++++ Source passage

I always see Miss Helen Gladstone in the papers, and suppose she is with you. I don't know whether Miss Renouf is in her house.[[207]] She is a sort of god-child of mine, and her father is, without exception, the most learned Englishman I know. The daughter of such a man should be something unusual; the mother, too, is of a clever family, a Brentano.

Lady Blennerhassett gave me some accounts of you at Holmbury. Minghetti, whom I saw lately, tells me that our friend Bonghi has a Roman History in the press, which the Italians hope to set up against Mommsen. I forgot, to complete my confession, that I have never been happy about our policy with Cetewayo. But the general result of the session cannot be lamented, only it is not heroic success, such as Mr. Gladstone's supremacy and the flatness of the Opposition would demand. The great thing is his health. I did not come over, not being once summoned, so that we shall only meet at Cannes. Do talk about plans. Can there be anything before Cannes? It can never be too soon to meet.

La Madeleine Feb. 9, 1884

You make writing as difficult as living afar, by your unspeakable goodness, but also by the infusion of the contrary quality. If I promise not to attack the Government, and to believe in Lord Derby, will you agree not to hit me so hard? I cannot well help doing what I do, taking all things into consideration; and as to my tiresome book,[[208]] please to remember that I can only say things which people do not agree with, that I have neither disciple nor sympathiser, that this is no encouragement to production and confidence, that grizzled men, except ——, grow appalled at the gaps in their knowledge, and that I have no other gift but that which you pleasantly describe, of sticking eternal bits of paper into innumerable books, and putting larger papers into black boxes. There is no help for it. But your reproaches are much more distressing to read than you suppose, and make me think them better to read than to hear. Otherwise, I too would have a dream, to describe, and wish that yours came true from January 1 to December 31.

George[[209]] did not catch me at Marienbad, and came from Munich in a big box, only the other day. I had partly read him, but I was in a difficulty about thanking you for it with full honesty as long as I only knew it casually, by unhallowed copies. But I do thank you, if I may do so even now, most gratefully for the kindness of it altogether, and particularly for your belief that I should understand it, and care for it apart from the sender. Although in this you have flattered me; for there are points in which I dare say I do not like him as much as you do.

Do not think ill of the people they call academic Socialists. It is only a nickname for the school that is prevailing now in the German universities, with a branch in France and another in Italy, a school whose most illustrious representative in England, whose most eminent practical teacher in the world, is Mr. Gladstone. In their writings, inspired by the disinterested study of all classic economists, one finds most of the ideas and illustrations of Mr. George, though not, indeed, his argument against Malthus. This makes him less new to one; but nobody writes with that plain, vigorous directness, and I do believe that he has, in a large measure, the ideas of the age that is to come.

++++++++
++++ Supplied material

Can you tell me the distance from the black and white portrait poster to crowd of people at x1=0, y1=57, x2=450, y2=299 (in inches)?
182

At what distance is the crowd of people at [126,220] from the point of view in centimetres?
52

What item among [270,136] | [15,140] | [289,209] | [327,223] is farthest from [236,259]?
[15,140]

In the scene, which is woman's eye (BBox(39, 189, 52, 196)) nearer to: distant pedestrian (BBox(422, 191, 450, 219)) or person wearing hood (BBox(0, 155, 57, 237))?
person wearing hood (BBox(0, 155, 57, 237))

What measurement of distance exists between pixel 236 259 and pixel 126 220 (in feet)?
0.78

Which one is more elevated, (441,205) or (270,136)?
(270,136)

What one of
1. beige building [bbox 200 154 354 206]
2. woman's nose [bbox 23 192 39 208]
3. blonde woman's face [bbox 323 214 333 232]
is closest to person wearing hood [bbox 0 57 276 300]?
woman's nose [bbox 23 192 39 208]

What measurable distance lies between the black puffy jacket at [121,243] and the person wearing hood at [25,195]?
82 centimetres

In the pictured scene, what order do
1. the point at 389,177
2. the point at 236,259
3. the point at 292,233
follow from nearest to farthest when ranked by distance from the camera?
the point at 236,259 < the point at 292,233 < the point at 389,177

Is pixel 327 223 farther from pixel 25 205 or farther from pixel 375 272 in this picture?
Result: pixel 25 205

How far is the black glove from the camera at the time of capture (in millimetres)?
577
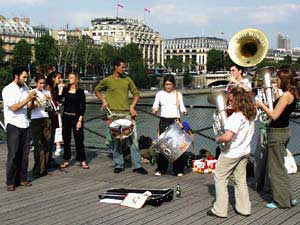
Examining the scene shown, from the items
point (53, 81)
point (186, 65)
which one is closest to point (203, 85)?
point (186, 65)

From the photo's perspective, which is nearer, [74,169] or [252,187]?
[252,187]

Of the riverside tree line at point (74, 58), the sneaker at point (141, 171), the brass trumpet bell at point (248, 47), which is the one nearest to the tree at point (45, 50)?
the riverside tree line at point (74, 58)

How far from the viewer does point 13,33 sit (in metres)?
116

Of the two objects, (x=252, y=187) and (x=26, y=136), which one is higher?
(x=26, y=136)

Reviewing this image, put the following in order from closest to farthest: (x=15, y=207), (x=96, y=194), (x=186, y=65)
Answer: (x=15, y=207) → (x=96, y=194) → (x=186, y=65)

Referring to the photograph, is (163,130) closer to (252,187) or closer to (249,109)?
(252,187)

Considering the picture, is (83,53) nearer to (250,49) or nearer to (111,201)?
(250,49)

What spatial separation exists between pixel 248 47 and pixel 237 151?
2296 mm

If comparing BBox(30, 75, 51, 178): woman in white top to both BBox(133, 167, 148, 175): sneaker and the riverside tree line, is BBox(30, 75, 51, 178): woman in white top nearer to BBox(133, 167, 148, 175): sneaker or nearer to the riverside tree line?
BBox(133, 167, 148, 175): sneaker

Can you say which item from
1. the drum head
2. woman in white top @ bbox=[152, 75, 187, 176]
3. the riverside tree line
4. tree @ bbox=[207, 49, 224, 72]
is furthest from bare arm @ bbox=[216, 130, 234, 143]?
tree @ bbox=[207, 49, 224, 72]

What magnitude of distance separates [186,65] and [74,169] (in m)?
144

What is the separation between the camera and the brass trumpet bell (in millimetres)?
7473

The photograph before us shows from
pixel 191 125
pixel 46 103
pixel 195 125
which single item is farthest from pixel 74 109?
pixel 195 125

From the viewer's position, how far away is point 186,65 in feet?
498
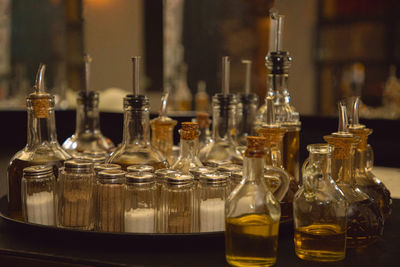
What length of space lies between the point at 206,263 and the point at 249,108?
68 cm

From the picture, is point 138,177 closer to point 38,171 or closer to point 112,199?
point 112,199

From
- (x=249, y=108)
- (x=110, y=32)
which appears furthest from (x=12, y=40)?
(x=249, y=108)

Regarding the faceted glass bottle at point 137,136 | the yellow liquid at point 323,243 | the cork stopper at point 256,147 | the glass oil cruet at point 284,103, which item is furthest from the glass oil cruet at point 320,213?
the faceted glass bottle at point 137,136

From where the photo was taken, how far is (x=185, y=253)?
2.78ft

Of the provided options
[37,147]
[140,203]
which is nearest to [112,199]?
[140,203]

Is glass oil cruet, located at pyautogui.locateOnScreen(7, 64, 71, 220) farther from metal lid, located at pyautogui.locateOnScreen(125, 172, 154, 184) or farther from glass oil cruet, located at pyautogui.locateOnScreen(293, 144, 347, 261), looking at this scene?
glass oil cruet, located at pyautogui.locateOnScreen(293, 144, 347, 261)

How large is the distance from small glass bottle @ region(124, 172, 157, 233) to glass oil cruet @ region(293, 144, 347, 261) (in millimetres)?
251

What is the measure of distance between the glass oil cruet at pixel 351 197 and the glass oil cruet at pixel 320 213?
4cm

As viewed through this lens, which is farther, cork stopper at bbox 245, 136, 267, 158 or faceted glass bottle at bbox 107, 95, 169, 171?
faceted glass bottle at bbox 107, 95, 169, 171

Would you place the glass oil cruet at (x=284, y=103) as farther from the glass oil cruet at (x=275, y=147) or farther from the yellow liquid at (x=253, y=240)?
the yellow liquid at (x=253, y=240)

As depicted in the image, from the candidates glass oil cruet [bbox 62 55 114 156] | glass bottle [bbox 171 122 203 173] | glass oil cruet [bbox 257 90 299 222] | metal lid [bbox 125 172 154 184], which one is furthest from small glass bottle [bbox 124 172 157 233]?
glass oil cruet [bbox 62 55 114 156]

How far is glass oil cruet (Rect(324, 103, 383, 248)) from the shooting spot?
0.87m

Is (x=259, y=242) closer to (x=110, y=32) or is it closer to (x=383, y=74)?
(x=383, y=74)

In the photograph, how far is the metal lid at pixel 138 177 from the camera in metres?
0.89
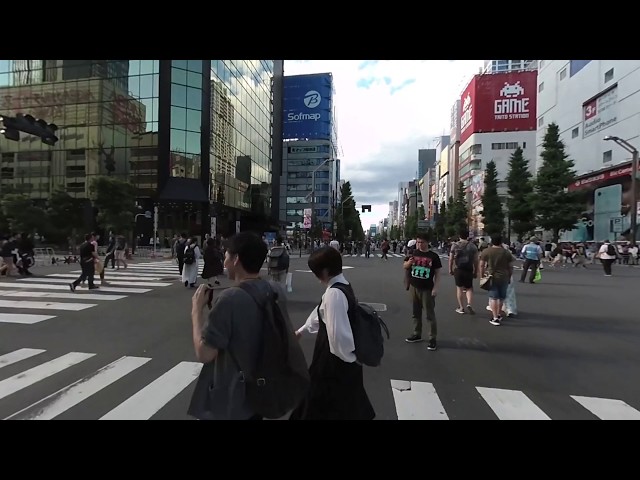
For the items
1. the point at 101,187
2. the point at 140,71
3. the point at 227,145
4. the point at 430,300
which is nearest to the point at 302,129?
the point at 227,145

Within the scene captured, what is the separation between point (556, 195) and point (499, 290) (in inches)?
1201

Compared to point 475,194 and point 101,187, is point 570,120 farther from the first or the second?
point 101,187

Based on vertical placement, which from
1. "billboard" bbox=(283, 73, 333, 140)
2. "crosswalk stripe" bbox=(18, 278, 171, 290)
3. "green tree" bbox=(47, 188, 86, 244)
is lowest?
"crosswalk stripe" bbox=(18, 278, 171, 290)

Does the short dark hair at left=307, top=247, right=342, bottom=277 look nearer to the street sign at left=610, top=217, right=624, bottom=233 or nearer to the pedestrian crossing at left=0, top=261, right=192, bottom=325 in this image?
the pedestrian crossing at left=0, top=261, right=192, bottom=325

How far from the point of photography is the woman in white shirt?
254 cm

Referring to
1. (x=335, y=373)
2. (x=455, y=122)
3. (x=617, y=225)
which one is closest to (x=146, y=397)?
(x=335, y=373)

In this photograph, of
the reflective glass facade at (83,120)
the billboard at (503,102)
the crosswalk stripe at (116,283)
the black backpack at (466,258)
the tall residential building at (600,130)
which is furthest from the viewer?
the billboard at (503,102)

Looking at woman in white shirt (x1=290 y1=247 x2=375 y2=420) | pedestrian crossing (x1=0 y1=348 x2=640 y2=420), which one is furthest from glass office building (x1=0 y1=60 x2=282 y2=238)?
woman in white shirt (x1=290 y1=247 x2=375 y2=420)

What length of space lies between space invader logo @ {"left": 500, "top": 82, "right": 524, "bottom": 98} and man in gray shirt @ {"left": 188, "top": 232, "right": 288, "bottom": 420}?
79776mm

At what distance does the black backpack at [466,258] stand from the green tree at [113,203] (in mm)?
26496

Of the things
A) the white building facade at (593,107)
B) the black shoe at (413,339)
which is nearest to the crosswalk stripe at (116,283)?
the black shoe at (413,339)

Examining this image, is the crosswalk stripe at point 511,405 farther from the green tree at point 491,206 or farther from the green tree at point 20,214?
the green tree at point 491,206

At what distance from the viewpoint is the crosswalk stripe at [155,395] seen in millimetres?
4008

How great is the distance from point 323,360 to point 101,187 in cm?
3067
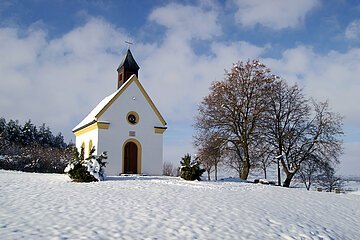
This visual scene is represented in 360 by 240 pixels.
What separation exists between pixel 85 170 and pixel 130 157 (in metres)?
7.70

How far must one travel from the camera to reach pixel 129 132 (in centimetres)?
2277

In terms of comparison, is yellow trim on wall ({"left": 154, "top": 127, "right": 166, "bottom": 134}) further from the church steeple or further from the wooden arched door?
the church steeple

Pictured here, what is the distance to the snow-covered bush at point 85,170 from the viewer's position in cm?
1494

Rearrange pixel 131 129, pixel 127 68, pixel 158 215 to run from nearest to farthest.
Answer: pixel 158 215, pixel 131 129, pixel 127 68

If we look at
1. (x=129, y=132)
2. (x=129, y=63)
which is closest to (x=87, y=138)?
(x=129, y=132)

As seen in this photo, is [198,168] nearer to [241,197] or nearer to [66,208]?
[241,197]

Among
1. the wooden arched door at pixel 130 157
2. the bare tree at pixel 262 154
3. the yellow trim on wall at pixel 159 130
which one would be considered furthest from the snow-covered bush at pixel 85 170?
the bare tree at pixel 262 154

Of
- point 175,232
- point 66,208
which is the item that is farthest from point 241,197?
point 66,208

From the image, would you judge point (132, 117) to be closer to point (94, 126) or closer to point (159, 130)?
point (159, 130)

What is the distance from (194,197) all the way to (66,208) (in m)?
4.52

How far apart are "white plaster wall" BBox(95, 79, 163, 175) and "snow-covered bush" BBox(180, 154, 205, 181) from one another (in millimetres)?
4864

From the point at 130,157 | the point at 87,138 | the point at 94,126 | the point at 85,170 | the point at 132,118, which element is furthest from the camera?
the point at 87,138

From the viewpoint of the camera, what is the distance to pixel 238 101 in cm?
2589

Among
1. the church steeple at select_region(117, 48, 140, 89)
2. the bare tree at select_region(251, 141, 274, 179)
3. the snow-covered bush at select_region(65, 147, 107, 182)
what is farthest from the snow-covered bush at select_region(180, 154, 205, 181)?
the church steeple at select_region(117, 48, 140, 89)
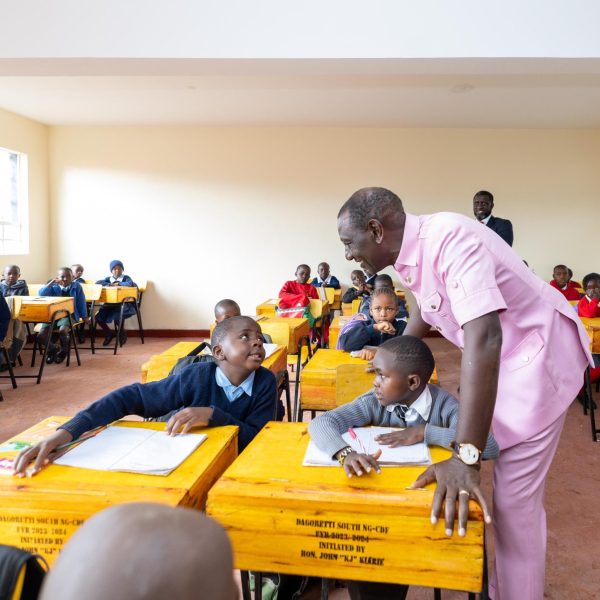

++++++++

Required actions
1/ Rewrite the letter, starting at the words "I always see" and stopping after "family, a Brentano.", and swap "god-child" for "goddaughter".
2/ According to the letter, how did the copy of George finally reach the writer?

The replies
1/
I always see Miss Helen Gladstone in the papers, and suppose she is with you. I don't know whether Miss Renouf is in her house.[[207]] She is a sort of goddaughter of mine, and her father is, without exception, the most learned Englishman I know. The daughter of such a man should be something unusual; the mother, too, is of a clever family, a Brentano.

2/ It came from Munich in a big box.